#### Selected text ####

1 : to cast off : discard
2 : to relinquish (as sovereign power) formally
3 : to renounce a throne, high office, dignity, or function

Today I want to talk about Facebook. Some months ago I quit Facebook because the experience began to feel like attending my own funeral—a hearty selection from everyone I have known, a series of pasts in my present. I didn't like the idea of mixing everyone and everything together. I like to compartmentalize. I like to shut doors. I like to move on. There seemed to be something incredibly unnatural about reconnecting with people from my past. Let sleeping dogs lie, I suppose.

A couple months ago I was doing some research for an article I was writing, and I found that one of my sources could only be reached through Facebook. A dilemma. In order to contact this person, I needed a Facebook account. I actually considered going through a friend, but how childish would it have been to begin a message having to explain I'm using a friend's account because I don't have my own account because I find it to be antagonistic to the natural progression of the social psyche. So, I started a new account under the name "Copper Archives," after my ancient email address only used with old friends and family, simply for the purpose of being able to contact those otherwise unreachable. Four or five welcomed friends discovered me, and I begged them to keep my secret. I logged in once about every two weeks, and logged right back out. Never posted anything on a wall or, forbid, plastered a picture of my face on the home page.

This morning I read a interview on Salon.com with David Kirkpatrick, author of "The Facebook Effect: The Inside Story of the Company That is Connecting the World," which details Facebook's beginnings and development as an international cultural phenomenon. I was immediately attracted to the subject matter—I find myself to be perversely interested in articles about Facebook because of our (mine and Facebook's) rather tumultuous relationship.

#### Dataset entries ####

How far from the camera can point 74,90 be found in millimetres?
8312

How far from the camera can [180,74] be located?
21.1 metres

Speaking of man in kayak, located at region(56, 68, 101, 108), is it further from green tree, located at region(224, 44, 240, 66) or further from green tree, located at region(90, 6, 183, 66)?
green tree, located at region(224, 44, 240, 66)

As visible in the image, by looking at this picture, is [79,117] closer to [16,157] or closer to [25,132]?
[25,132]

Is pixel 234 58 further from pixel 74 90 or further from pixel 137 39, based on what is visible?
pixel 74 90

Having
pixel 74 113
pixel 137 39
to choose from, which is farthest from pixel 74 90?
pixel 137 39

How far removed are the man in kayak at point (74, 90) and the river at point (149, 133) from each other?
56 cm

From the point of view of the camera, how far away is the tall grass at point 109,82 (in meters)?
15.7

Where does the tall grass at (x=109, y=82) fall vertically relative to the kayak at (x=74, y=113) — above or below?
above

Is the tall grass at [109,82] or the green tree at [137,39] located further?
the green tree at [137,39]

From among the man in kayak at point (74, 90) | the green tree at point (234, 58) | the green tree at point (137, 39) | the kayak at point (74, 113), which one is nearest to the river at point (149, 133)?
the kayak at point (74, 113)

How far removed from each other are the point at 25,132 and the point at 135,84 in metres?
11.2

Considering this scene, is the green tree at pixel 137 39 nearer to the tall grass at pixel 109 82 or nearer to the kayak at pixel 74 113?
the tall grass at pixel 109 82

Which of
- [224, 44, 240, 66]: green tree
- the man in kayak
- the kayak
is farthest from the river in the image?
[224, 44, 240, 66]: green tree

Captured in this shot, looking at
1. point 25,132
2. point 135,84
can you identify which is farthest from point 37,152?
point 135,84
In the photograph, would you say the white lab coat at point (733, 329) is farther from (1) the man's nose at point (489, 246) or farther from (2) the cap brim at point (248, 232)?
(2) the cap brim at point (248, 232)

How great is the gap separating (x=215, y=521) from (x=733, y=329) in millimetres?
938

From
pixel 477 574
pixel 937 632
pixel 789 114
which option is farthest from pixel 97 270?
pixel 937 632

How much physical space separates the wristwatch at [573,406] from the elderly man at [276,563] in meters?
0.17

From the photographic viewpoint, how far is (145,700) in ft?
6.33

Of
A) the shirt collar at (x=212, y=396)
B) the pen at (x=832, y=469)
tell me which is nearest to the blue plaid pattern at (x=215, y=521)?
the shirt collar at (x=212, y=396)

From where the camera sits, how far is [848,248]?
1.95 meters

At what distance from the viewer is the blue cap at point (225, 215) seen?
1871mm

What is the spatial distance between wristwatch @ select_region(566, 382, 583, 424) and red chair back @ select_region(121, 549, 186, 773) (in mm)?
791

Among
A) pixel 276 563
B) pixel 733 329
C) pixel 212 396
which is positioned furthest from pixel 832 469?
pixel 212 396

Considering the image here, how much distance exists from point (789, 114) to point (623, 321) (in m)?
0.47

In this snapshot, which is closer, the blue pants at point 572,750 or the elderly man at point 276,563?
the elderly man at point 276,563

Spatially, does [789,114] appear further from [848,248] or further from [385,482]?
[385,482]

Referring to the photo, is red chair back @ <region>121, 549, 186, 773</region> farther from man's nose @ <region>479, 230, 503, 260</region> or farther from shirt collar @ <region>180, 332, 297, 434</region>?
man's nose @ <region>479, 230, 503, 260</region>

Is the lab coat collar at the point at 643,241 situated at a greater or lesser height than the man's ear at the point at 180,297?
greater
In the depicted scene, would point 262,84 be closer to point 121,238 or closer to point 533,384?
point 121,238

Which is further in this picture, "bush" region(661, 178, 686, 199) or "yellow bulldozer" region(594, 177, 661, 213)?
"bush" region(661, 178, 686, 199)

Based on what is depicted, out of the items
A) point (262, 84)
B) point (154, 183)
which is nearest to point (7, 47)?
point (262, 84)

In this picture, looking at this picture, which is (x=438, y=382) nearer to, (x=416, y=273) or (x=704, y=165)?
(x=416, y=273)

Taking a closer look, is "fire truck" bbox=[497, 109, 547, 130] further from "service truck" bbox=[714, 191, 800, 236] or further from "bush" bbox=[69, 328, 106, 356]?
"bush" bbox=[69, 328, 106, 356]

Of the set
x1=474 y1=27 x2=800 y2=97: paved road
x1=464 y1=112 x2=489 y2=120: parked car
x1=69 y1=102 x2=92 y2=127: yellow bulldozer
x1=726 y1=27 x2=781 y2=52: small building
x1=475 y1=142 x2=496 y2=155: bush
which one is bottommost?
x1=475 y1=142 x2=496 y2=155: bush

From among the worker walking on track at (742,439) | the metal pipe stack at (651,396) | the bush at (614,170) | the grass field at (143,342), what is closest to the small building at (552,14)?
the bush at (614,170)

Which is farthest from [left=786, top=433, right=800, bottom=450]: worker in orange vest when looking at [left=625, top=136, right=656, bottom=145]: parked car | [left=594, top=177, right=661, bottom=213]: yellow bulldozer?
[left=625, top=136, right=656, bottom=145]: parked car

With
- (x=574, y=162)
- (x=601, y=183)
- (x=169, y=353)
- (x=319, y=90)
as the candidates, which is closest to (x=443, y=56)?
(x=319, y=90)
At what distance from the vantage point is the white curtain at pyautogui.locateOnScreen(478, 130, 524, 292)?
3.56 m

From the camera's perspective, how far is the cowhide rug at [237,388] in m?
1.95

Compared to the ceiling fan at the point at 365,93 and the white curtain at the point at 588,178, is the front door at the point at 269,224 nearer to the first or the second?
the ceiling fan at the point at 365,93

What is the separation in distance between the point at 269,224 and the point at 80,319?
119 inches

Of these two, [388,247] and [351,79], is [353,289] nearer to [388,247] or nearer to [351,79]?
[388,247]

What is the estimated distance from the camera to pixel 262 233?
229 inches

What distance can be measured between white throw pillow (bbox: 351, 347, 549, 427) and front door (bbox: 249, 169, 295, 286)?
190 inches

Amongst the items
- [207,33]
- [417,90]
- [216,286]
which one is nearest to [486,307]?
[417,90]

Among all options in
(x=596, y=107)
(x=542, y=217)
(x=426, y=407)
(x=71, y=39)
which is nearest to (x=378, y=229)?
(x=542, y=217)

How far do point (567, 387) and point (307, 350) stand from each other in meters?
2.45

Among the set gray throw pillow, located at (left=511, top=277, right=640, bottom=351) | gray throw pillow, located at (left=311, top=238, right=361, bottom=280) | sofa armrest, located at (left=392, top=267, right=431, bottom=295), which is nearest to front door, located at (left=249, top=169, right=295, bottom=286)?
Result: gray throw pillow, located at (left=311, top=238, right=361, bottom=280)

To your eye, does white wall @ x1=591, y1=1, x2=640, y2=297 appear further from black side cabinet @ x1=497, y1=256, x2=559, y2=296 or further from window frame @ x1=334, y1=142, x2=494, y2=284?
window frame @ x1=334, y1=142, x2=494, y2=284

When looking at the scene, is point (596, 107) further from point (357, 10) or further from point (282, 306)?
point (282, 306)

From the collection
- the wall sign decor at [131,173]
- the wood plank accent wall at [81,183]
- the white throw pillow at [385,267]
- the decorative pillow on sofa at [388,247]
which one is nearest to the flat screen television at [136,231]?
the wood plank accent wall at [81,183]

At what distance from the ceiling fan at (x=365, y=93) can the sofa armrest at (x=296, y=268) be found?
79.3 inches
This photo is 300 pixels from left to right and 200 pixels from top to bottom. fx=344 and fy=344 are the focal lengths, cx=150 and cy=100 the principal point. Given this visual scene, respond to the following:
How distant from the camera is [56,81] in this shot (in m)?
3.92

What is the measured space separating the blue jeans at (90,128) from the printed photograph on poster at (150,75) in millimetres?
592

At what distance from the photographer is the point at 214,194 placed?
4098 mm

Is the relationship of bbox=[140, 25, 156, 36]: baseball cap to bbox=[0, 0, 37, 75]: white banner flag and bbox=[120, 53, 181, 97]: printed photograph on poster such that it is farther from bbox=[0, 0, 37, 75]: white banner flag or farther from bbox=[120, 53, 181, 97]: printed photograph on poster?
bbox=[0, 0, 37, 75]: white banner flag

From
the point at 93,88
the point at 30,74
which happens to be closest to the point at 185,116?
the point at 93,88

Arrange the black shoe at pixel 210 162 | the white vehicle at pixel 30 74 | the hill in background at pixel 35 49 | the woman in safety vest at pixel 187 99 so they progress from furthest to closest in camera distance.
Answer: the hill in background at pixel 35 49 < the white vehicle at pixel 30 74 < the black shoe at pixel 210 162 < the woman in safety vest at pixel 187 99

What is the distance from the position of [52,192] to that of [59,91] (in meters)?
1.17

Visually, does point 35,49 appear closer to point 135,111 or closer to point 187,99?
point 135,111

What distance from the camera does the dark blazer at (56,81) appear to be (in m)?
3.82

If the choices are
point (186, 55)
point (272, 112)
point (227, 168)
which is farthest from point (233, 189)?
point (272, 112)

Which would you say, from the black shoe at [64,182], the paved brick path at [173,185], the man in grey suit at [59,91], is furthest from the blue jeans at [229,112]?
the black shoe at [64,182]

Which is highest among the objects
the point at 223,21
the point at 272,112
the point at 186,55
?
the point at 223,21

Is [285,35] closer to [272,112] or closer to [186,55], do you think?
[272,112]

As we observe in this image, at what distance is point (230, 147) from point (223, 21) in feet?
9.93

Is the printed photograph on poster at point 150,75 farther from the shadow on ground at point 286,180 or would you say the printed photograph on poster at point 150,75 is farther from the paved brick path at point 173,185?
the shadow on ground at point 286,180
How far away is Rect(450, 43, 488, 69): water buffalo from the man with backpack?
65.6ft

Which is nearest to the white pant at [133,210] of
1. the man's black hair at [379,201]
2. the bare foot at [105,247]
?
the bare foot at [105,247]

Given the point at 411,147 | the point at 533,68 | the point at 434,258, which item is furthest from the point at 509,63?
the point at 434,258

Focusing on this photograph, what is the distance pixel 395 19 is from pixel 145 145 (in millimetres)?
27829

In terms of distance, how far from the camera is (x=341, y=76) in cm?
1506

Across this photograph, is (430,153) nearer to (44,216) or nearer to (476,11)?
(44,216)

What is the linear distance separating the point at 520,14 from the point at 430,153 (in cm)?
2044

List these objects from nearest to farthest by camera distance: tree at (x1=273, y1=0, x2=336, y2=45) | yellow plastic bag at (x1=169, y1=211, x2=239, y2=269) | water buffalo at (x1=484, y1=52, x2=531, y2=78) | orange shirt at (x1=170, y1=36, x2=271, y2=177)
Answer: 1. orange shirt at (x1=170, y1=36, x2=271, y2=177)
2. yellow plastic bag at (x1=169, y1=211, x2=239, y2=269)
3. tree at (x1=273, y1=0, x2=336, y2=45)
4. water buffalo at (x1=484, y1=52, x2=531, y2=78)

####

#### Tasks and exercises:
a. Reproduce the passage of the Facebook text from "1 : to cast" up to and including "lie, I suppose.".
b. Identify each line of the listing that contains the word "Given" and copy those lines.
The text about quitting Facebook and the listing are unrelated, and each is to be treated as material on its own.

#### Exercise solutions:
a.
1 : to cast off : discard
2 : to relinquish (as sovereign power) formally
3 : to renounce a throne, high office, dignity, or function

Today I want to talk about Facebook. Some months ago I quit Facebook because the experience began to feel like attending my own funeral—a hearty selection from everyone I have known, a series of pasts in my present. I didn't like the idea of mixing everyone and everything together. I like to compartmentalize. I like to shut doors. I like to move on. There seemed to be something incredibly unnatural about reconnecting with people from my past. Let sleeping dogs lie, I suppose.

b.
This photo is 300 pixels from left to right and 200 pixels from top to bottom. fx=344 and fy=344 are the focal lengths, cx=150 and cy=100 the principal point. Given this visual scene, respond to the following:
Given the point at 411,147 | the point at 533,68 | the point at 434,258, which item is furthest from the point at 509,63?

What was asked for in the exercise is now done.